(Document section Opens)
The other thing is all of our battalions have all gone to M4’s and they have ACOG’S and EOTHECS for sites and Lazar box’s. So we have that shit then how do the SEALs not have what they need. There is more to this story…
I wouldn’t be surprised if there’s more to the story Chief. We shall see I’m sure.
When I was in Afghanistan in 11-12, they called the Mitts there “SFAT” Security Forces Advisory Teams.
Ya, I wasn’t sure the SOTF had 2 different big missions one was Village stabilization Platforms and VSO mission that is what we did ODA teams and SEALS and Rangers would do DA missions as part of that and those guys had weapons that needed. The other was the “SFAT” mission and I would say the SEALS assigned to that may have had some issues sorry you get a M4 vice a SCAR and I would say it is something like that. Like I said the Navy is giving us good shit you dam well know that SEALs have shit they need. I would say it is SEAL team perception. Any way OUT…
Spot on Brother, that is how it is done. You take your TOA with you, and send it to Crane when you return. Every time we worked with the SEALs they we never lacking in the best gear.
Our special big Stuff you BEEPed, been going on like that for us since NAM.
It must be nice to have your very own personal Congressman though, to bitch to outside of the proper channels.
(Document section Closes)
(Supplied information Opens)
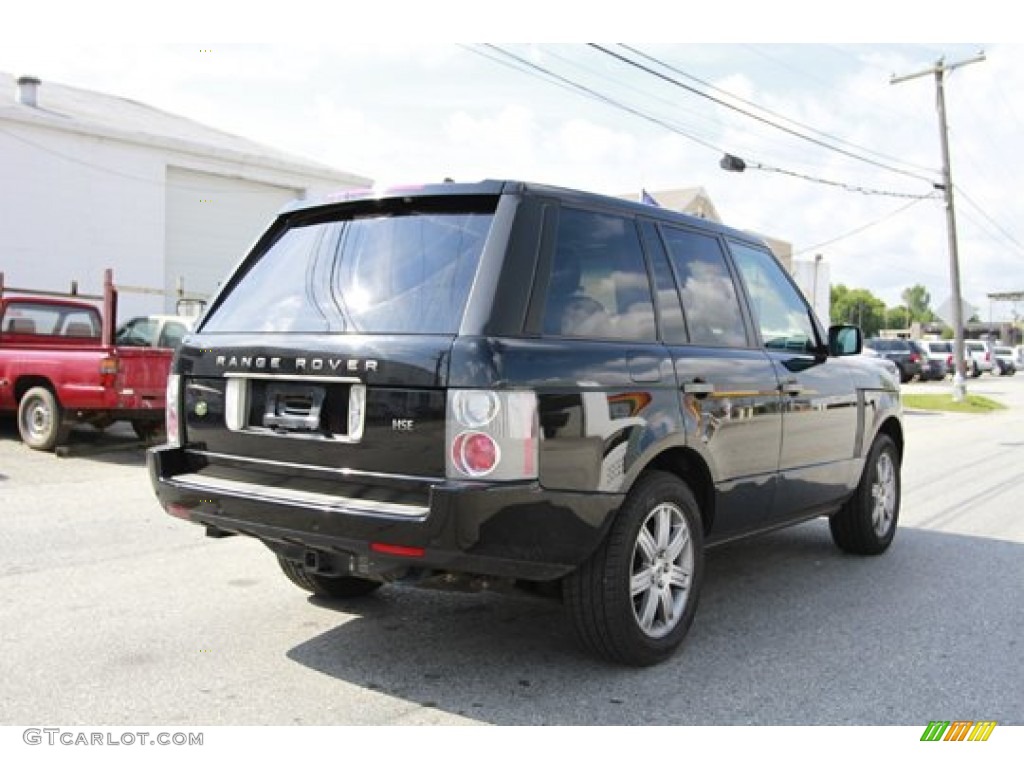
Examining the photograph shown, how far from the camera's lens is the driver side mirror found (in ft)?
(Supplied information Closes)
→ Directions
**a.** In the comments on SEAL equipment, reproduce word for word the passage from "When I was in" up to and including "the best gear.".
**b.** In the comments on SEAL equipment, what were the Mitts called in Afghanistan in 11-12?
The data above comes from a different source than the comments.

→ Answers by item
**a.**
When I was in Afghanistan in 11-12, they called the Mitts there “SFAT” Security Forces Advisory Teams.
Ya, I wasn’t sure the SOTF had 2 different big missions one was Village stabilization Platforms and VSO mission that is what we did ODA teams and SEALS and Rangers would do DA missions as part of that and those guys had weapons that needed. The other was the “SFAT” mission and I would say the SEALS assigned to that may have had some issues sorry you get a M4 vice a SCAR and I would say it is something like that. Like I said the Navy is giving us good shit you dam well know that SEALs have shit they need. I would say it is SEAL team perception. Any way OUT…
Spot on Brother, that is how it is done. You take your TOA with you, and send it to Crane when you return. Every time we worked with the SEALs they we never lacking in the best gear.

**b.** "SFAT," Security Forces Advisory Teams.